» WHAT TO DO: Give back every record word for word, keeping the pictures out.

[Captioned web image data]
☆ ☆ ☆ ☆

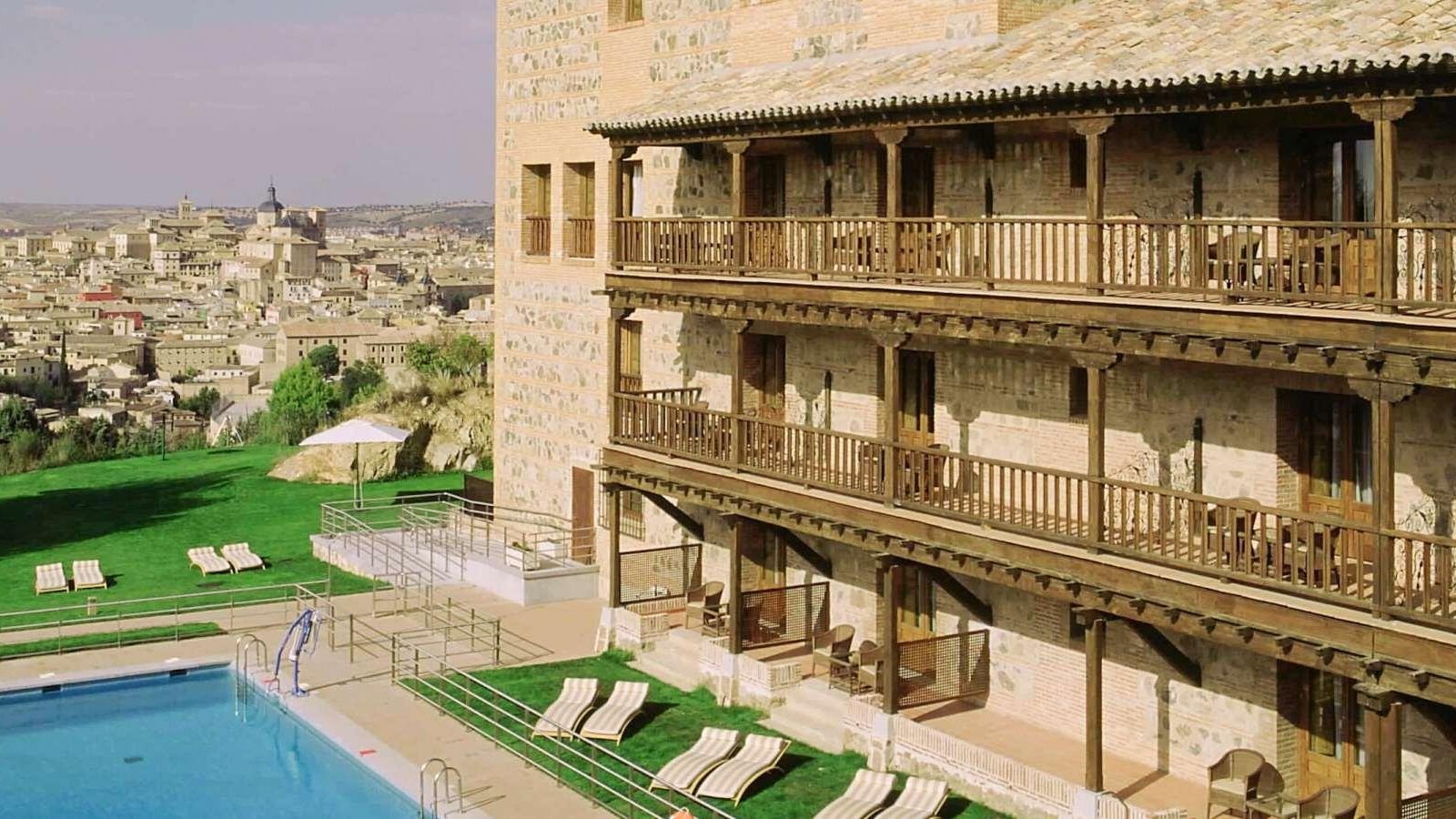 Ruta de Paradores por Castilla-La Mancha para Mayores de 60 años: tras los pasos de Cervantes
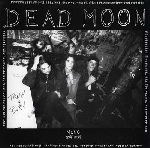 dead moon - trash & burn dead moon - trash & burn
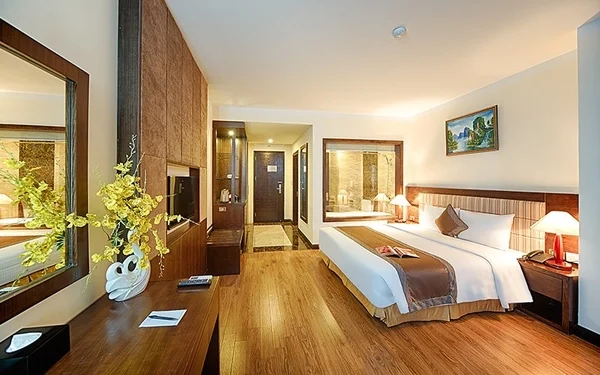 Khách sạn Mường Thanh Grand Cửa Lò, Nghệ An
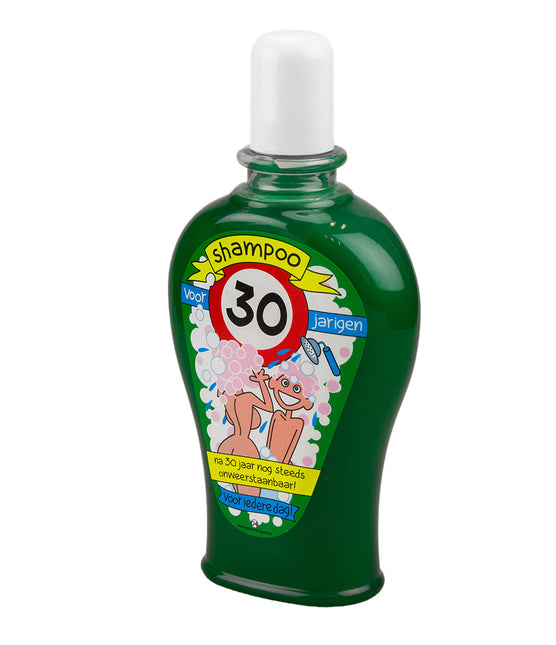 Fun Shampoo 30 Years 350ml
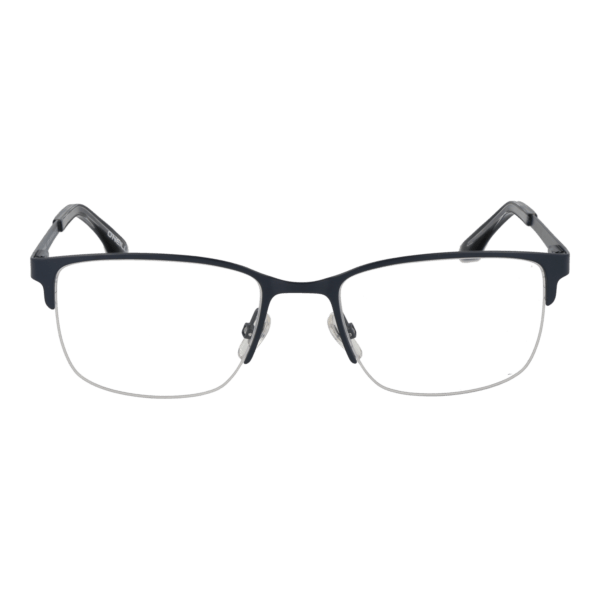Face avant – monture optique O'Neill ONO 4511 53010 en Gris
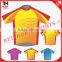 Breathable Short Sleeves Cycling Jersey with Custom Design and Logo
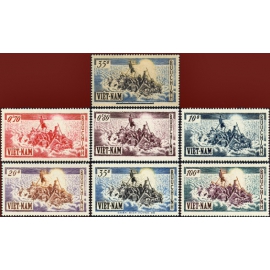 Di cư (in đè) 11-10-1955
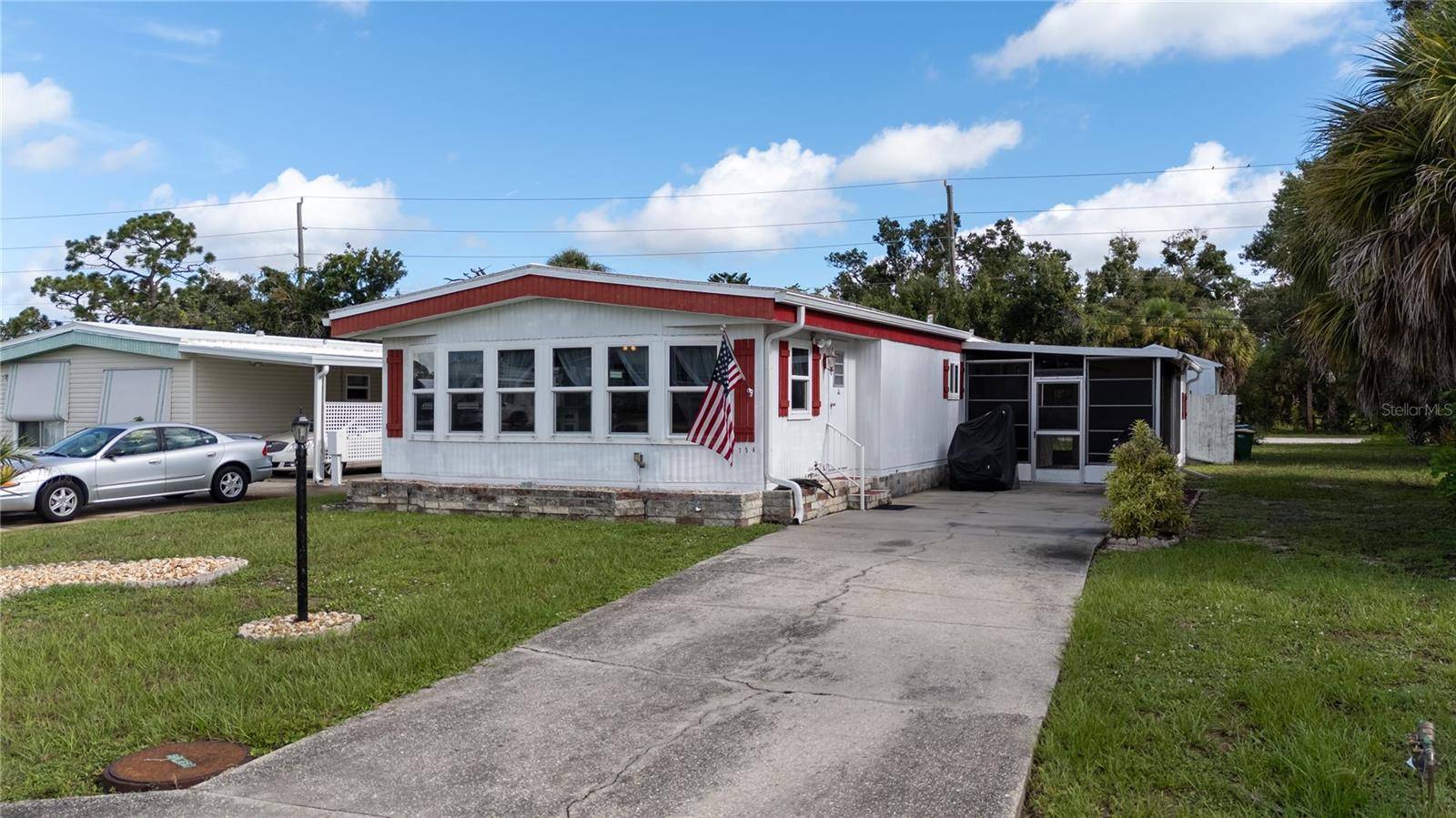 2754 TANAGER LN, Englewood, FL 34224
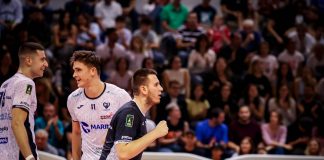 Saturday’s game versus Milano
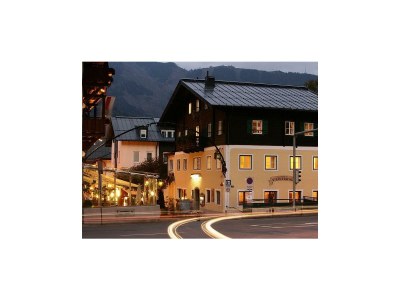 Holiday room Doppelzimmer mit Dusche, WC - Outdoor photo 2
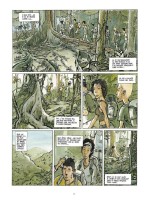 Extrait 1 de l'album Au nom du fils - 1. Première partie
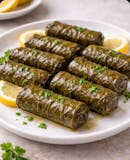 8pcs Stuffed Grape Leaves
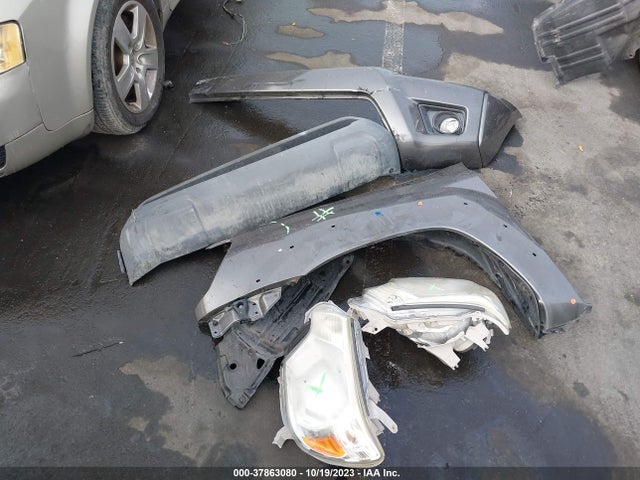 Toyota Tacoma Prerunner 2014 3TMJU4GN9EM164515 Image 12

☆ ☆ ☆ ☆

» COMPLETED EXERCISE:
 Ruta de Paradores por Castilla-La Mancha para Mayores de 60 años: tras los pasos de Cervantes
 dead moon - trash & burn dead moon - trash & burn
 Khách sạn Mường Thanh Grand Cửa Lò, Nghệ An
 Fun Shampoo 30 Years 350ml
Face avant – monture optique O'Neill ONO 4511 53010 en Gris
 Breathable Short Sleeves Cycling Jersey with Custom Design and Logo
 Di cư (in đè) 11-10-1955
 2754 TANAGER LN, Englewood, FL 34224
 Saturday’s game versus Milano
 Holiday room Doppelzimmer mit Dusche, WC - Outdoor photo 2
 Extrait 1 de l'album Au nom du fils - 1. Première partie
 8pcs Stuffed Grape Leaves
 Toyota Tacoma Prerunner 2014 3TMJU4GN9EM164515 Image 12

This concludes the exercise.